▶ _What this exercise asks_
1 – List the questions that, according to the fan piece about The Nevers, the announcement set people asking.
2 – Copy out the passage from the fan piece about The Nevers, starting at "But then my" and ending at "in his likeness.".
3 – Write the next part of the fan piece about The Nevers, picking up after its final sentence.

▶ _Excerpt_
The internet was abuzz when, on July 13th, 2018, word came that HBO had won the bidding war to become home to Joss Whedon's next sci-fi series The Nevers. The announcement immediately started people asking: what are the unusual abilities these characters will have, will the series be more mature in nature ('cause, HBO), what is the greater overarching story going to be and will we see any Whedonverse alumni? So many questions.
But then my thinking took a turn to what I would like to see in the series, putting aside whatever Joss has planned (which is undoubtedly amazing.) These are things that this particular fan has on his wish list for The Nevers. Things that, if Joss were to include in his show, might very well compel me to construct a shrine in his likeness.
Are you ready to dive in? Let's go!

▶ _Information provided_
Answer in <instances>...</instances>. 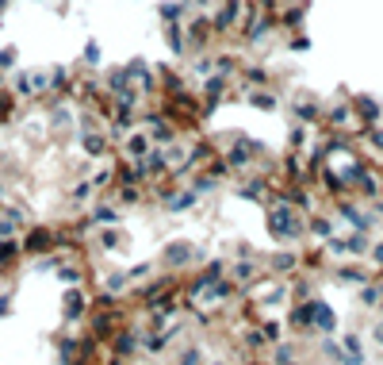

▶ _Results by task_
1 –
- What are the unusual abilities these characters will have?
- Will the series be more mature in nature?
- What is the greater overarching story going to be?
- Will we see any Whedonverse alumni?

2 –
But then my thinking took a turn to what I would like to see in the series, putting aside whatever Joss has planned (which is undoubtedly amazing.) These are things that this particular fan has on his wish list for The Nevers. Things that, if Joss were to include in his show, might very well compel me to construct a shrine in his likeness.

3 –
Buffy the Vampire Slayer will live on as one of the most iconic and influential television series ever made. Many showrunners working today have cited Joss and Buffy in particular as inspirations for their work. And while I continue to enjoy the brilliance that is Buffy, Angel and Firefly, I am hoping for a touch more sophistication with The Nevers. It's been ten years since Joss has worked in television and a lot has changed in the interim, including the way that stories are told on television. This is after all an HBO production...set in the Victorian era....in a post Game of Thrones world. People have come to expect a certain style of storytelling from an HBO epic, one that is more adult and sophisticated from, say, a WB/UPN series. So here's hoping that The Nevers will have high stakes (higher stakes than the apocalypse?!) and refined story lines with mature subject matter to boot!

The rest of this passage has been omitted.